Action collective contre Eli Lilly

Main image
Didier Bert

Didier Bert

2026-01-16 10:15:24

Commenter
Des produits pharmaceutiques destinés au traitement du diabète sont visés par une action collective. Qui sont les avocats?

Caroline Perrault (source : Siskinds Desmeules), Eloïsa Larochelle (source : LinkedIn) et Frédérique Langis (source : Siskinds Desmeules)


Une action collective est lancée contre la firme pharmaceutique Eli Lilly, qui conçoit et distribue des médicaments contre le diabète.

L'entreprise n'aurait pas suffisamment avisé les patients quant aux troubles de santé qui pourraient survenir en raison de l'utilisation de traitements de type GLP-1, soit les médicaments Trulicity, Mounjaro et Zepbound.

Le demandeur, Rémi Nadeau, est représenté par Me Caroline Perrault, Me Eloïsa Larochelle et Me Frédérique Langis du cabinet Siskinds Desmeules à Québec.

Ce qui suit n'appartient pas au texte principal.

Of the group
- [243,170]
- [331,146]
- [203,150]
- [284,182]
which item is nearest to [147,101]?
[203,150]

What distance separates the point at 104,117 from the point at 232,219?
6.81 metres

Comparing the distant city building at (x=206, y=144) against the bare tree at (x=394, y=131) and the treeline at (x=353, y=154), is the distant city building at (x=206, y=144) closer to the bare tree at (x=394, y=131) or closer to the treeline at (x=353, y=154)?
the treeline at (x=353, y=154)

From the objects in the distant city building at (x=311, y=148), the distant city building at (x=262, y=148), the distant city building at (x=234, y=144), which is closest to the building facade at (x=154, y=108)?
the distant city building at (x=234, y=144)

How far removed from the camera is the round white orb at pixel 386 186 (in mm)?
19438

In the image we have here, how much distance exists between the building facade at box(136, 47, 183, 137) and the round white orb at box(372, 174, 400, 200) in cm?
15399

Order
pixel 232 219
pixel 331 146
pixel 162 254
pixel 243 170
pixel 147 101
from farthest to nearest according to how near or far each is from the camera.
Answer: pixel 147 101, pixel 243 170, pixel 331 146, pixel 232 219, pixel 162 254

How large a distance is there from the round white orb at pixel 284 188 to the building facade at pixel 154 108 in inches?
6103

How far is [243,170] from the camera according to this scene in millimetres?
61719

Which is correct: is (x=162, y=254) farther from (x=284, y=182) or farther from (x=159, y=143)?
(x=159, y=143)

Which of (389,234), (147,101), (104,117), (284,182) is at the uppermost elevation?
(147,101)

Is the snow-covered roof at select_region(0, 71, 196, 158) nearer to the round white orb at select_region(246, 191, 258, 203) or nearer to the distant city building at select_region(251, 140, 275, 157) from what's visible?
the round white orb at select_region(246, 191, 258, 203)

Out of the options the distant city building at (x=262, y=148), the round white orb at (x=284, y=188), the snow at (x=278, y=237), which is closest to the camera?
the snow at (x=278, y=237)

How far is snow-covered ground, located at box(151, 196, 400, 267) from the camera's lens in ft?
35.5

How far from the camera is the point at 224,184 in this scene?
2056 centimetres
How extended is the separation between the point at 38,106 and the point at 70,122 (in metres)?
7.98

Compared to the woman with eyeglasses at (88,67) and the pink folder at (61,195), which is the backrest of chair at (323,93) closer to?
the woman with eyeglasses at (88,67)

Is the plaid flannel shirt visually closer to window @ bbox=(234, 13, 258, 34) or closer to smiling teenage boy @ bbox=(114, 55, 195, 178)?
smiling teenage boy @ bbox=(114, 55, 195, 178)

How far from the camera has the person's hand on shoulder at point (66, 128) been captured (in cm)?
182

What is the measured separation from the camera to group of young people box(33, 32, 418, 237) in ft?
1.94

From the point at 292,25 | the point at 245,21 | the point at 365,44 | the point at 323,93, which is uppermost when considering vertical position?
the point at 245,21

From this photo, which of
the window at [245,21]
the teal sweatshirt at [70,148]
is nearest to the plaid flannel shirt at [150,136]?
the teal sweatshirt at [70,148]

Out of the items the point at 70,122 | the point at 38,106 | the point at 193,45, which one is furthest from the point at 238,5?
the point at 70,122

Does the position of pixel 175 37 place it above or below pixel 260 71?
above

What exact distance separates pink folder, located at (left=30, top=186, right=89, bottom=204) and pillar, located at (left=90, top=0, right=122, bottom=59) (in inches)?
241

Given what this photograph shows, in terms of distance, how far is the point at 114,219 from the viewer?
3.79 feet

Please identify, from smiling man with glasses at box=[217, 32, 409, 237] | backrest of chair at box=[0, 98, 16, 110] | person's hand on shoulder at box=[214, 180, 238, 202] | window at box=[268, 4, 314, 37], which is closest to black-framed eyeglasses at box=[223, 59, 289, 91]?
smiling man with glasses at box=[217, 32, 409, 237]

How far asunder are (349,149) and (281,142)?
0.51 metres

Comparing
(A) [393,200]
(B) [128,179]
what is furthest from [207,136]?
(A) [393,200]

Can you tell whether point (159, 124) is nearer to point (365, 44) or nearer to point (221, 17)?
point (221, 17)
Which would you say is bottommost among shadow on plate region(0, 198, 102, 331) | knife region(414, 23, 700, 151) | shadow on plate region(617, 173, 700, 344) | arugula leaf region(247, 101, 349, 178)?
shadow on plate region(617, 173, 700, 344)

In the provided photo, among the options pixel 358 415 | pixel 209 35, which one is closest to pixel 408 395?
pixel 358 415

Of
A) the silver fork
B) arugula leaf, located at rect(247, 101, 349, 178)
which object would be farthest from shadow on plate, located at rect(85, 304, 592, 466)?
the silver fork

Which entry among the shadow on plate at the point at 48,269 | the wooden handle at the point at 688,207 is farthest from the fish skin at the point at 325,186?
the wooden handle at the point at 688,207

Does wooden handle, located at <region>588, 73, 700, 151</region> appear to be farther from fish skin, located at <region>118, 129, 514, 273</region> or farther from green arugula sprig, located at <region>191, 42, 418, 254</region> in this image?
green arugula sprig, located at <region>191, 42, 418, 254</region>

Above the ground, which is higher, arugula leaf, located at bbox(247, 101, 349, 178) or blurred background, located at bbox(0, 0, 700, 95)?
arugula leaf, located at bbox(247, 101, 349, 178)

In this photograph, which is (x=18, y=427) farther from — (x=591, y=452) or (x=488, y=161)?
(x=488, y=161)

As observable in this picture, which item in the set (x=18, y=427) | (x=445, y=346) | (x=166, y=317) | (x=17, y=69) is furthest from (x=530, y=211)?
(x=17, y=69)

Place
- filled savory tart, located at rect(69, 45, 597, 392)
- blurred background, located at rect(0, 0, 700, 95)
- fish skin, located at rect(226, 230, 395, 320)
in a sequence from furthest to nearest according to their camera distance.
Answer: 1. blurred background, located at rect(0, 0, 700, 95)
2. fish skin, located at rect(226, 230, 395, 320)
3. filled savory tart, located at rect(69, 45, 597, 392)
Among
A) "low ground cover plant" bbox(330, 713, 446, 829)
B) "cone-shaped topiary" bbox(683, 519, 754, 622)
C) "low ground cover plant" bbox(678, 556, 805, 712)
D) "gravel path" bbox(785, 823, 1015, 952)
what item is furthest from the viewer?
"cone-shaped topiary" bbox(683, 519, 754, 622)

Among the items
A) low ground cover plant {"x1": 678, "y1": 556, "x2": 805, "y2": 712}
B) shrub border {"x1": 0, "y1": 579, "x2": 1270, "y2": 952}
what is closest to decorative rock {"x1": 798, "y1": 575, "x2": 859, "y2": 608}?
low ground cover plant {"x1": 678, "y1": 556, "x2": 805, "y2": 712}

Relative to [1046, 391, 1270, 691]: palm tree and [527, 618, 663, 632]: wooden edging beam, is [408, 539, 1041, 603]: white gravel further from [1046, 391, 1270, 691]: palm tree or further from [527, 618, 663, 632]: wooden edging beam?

Le demandeur souhaite être désigné représentant des membres du groupe rassemblant « toute personne physique qui, au Québec, s'est fait prescrire et a utilisé les médicaments Trulicity, Mounjaro et/ou Zepbound depuis leurs mises en marché respectives et a subi des troubles » de santé tels que des troubles de la vésicule biliaire, des problèmes gastro-intestinaux graves, des problèmes de coagulation sanguine, l'aspiration pulmonaire peropératoire, la pancréatite nécrosante, la perte de vision, et la malnutrition.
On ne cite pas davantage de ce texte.